§ Material for this exercise:
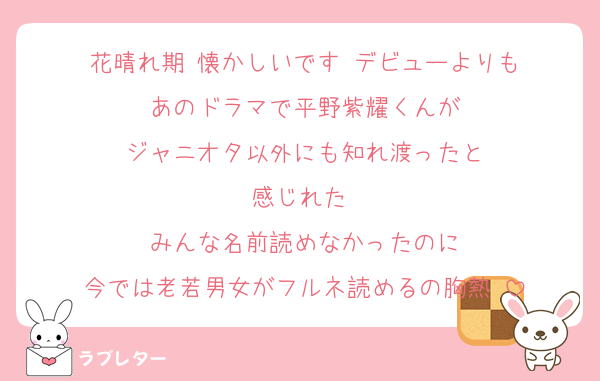 花晴れ期♡懐かしいです♡デビューよりも
あのドラマで平野紫耀くんが
ジャニオタ以外にも知れ渡ったと
感じれた♡
みんな名前読めなかったのに
今では老若男女がフルネ読めるの胸熱♡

§ Exercise aim: Write out every line of the entries above with the same wording and line breaks, and leave the pictures out.

§ Result:
 花晴れ期♡懐かしいです♡デビューよりも
あのドラマで平野紫耀くんが
ジャニオタ以外にも知れ渡ったと
感じれた♡
みんな名前読めなかったのに
今では老若男女がフルネ読めるの胸熱♡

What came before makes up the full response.